Vice President Alik Alik, who served as FSM's Ambassador to Japan from 1999 to 2003 said that he appreciates the Office of the National Public Auditor's work in bringing up the issues that have been a problem in Japan for a long time. He said that the Public Service System Regulations have long been out of date and need a review and that the problem of exchange rates, the FSP, and other problems have been a problem not just for the Embassy in Japan but in the other Embassies as well particularly the FSM Embassy in Fiji.
He said that a plan of action was suggested by Jack Sullivan when he was doing consulting work for the National Government. Sullivan apparently suggested many changes in the system that in some areas actually increased the compensation package for FSM diplomats. Alik implied, though he did not directly say it, that the DFA had not wanted to implement the plan because it would have increase the cost and so the report is still "gathering dust sitting on a book shelf."
He said "This administration takes the situation very seriously and the President has made it a priority." He said that President Mori has assigned him, the Secretary for the Department of Foreign Affairs, Lorin Robert, and Chief of Staff Kasio E. Mida to begin work on solving the systemic problems that led to the poor audit report.
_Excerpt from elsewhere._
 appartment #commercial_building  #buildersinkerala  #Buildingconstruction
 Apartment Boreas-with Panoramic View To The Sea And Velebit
He said that the employees of the various FSM Embassies are highly skilled professional diplomats and not accountants. When he was the Ambassador he was required to submit two reports on a monthly basis, one was an activity report and the other was a financial report. The idea was that if something was going wrong at the Embassy, those personnel at the DF&A who are experts in accounting would point out the errors and help the Embassy to make corrective action but it rarely happened. The ONPA came to that conclusion as well.
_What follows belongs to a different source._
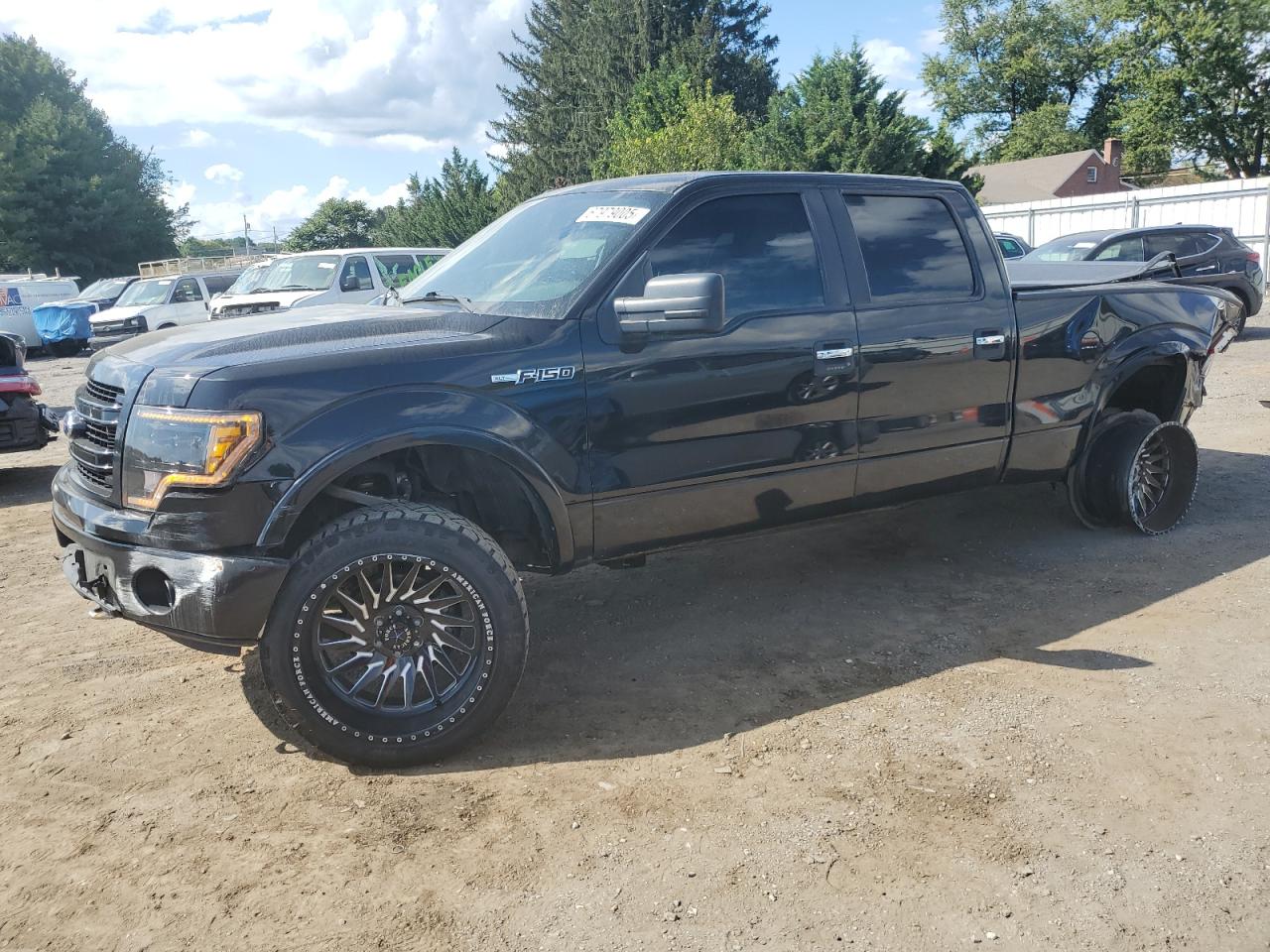 FORD F-150 SUPERCREW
"People who have never lived in Tokyo don't understand how expensive it is." He illustrated saying, "If a bag of rice costs $16 in the FSM that bag will cost $60 in Tokyo." He said that in Tokyo a few ounces of fish would cost $40 where in the FSM you could buy a big fish for only $11 or so. He said that one year he had to have a tooth pulled when he was the Ambassador and that trip to the dentist cost $900 "People just see the numbers and they think it's too much."
He said that years ago the National Government had considered the possibility of relocating the Embassy from Tokyo to someplace where it would be less expensive. "But if we want breadfruit we must go to the breadfruit tree." Tokyo is where FSM Diplomats need to be to foster the best possible relationship with Japan's Government leadership.